EXERCISE REQUIREMENTS:
Change every "camera" in the items below to "viewer", keeping all other text as it is.

[Stored data entries]

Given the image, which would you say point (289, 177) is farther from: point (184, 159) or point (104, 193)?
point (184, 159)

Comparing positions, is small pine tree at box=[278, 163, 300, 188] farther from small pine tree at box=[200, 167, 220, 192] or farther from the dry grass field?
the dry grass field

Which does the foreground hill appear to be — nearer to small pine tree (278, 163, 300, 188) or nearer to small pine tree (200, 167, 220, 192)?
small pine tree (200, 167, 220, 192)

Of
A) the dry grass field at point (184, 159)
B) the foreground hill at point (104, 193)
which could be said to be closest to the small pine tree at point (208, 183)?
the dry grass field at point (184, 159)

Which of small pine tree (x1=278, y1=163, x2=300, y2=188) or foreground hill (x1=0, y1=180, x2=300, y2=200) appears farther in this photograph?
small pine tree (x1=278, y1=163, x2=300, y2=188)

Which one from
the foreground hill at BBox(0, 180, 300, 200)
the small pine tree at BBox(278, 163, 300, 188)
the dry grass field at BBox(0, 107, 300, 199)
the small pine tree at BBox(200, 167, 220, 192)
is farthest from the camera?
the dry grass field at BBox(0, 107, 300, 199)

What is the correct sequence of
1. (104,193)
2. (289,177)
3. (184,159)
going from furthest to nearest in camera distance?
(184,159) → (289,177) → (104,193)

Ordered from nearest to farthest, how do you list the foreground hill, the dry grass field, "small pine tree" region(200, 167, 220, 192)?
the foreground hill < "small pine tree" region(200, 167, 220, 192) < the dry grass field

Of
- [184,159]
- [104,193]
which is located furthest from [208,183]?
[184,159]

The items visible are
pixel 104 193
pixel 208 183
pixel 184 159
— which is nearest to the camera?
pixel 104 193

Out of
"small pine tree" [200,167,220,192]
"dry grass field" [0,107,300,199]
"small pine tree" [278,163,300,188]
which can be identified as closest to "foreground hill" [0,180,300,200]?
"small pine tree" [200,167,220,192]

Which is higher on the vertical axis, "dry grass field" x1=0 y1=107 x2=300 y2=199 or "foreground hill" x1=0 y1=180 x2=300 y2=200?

EXERCISE SOLUTION:
Given the image, which would you say point (289, 177) is farther from: point (184, 159) or point (104, 193)?
point (184, 159)

Comparing positions, is small pine tree at box=[278, 163, 300, 188] farther from small pine tree at box=[200, 167, 220, 192] or farther from the dry grass field?
the dry grass field

Which does the foreground hill appear to be — nearer to small pine tree (278, 163, 300, 188) or nearer to small pine tree (200, 167, 220, 192)?
small pine tree (200, 167, 220, 192)

Of
A) the dry grass field at point (184, 159)
B) the foreground hill at point (104, 193)
which could be said to be closest to the small pine tree at point (208, 183)?
the dry grass field at point (184, 159)

Which of small pine tree (x1=278, y1=163, x2=300, y2=188) or foreground hill (x1=0, y1=180, x2=300, y2=200) appears farther in this photograph?
small pine tree (x1=278, y1=163, x2=300, y2=188)

Which one from
the foreground hill at BBox(0, 180, 300, 200)
the small pine tree at BBox(278, 163, 300, 188)
the dry grass field at BBox(0, 107, 300, 199)
the small pine tree at BBox(200, 167, 220, 192)
is farthest from the viewer?
the dry grass field at BBox(0, 107, 300, 199)

What is the correct sequence of
1. (104,193)
2. (289,177)
3. (184,159)
going from furthest to nearest in viewer distance?
(184,159) → (289,177) → (104,193)

Ordered from nearest to farthest, how do you list the foreground hill, the dry grass field, "small pine tree" region(200, 167, 220, 192)?
the foreground hill < "small pine tree" region(200, 167, 220, 192) < the dry grass field

Of
- [184,159]
- [104,193]
which is located furthest from [208,183]?
[184,159]

The items visible are
pixel 104 193
pixel 208 183
pixel 184 159
— which is nearest to the viewer?
pixel 104 193

Out of
"small pine tree" [200,167,220,192]
"dry grass field" [0,107,300,199]
"small pine tree" [278,163,300,188]
which can be identified as closest to "foreground hill" [0,180,300,200]?
"small pine tree" [200,167,220,192]

Which is higher on the vertical axis, "dry grass field" x1=0 y1=107 x2=300 y2=199 or "foreground hill" x1=0 y1=180 x2=300 y2=200?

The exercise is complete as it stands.